As the subtitle of the book suggests, this view of God’s will is liberating. Instead of agonizing over every decision we make, we simply seek to be faithful to God’s word, knowing that God will work things out exactly as he has ordained. No more playing Bible roulette, where you open the Bible to a random passage expecting God to speak. No more listening for subjective “impressions from the Lord” and constantly wondering if God in fact did speak or if it was just our imagination. Instead, DeYoung wants us to “Just do Something”. He’s not advocating recklessness, but he does exhort his readers to stop being passive. To take action. To make decisions. To take risks for God, knowing that even our worst decisions can not derail the sovereign purposes of God.
I can’t stress enough how good this book is.
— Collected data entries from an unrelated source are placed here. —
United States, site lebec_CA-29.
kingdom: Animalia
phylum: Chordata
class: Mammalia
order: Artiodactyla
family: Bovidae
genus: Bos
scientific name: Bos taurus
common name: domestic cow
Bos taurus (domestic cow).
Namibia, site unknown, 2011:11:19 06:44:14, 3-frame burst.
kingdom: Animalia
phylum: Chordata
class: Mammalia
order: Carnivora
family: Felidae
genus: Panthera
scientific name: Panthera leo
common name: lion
I listened to the whole audiobook three times in the course of a few days. It ticks all my boxes for a good book. It’s insightful. It’s accessible. It’s Biblical. It’s pastoral and it’s practical. I think what makes Kevin DeYoung such a good author is that he not only has an excellent grasp of the Scriptures, but he also understands people. He knows what makes them tick. He knows what their struggles are and as a result his books are always insightful and practical. This is a book that I believe all Christians will find helpful and I highly recommend it to you.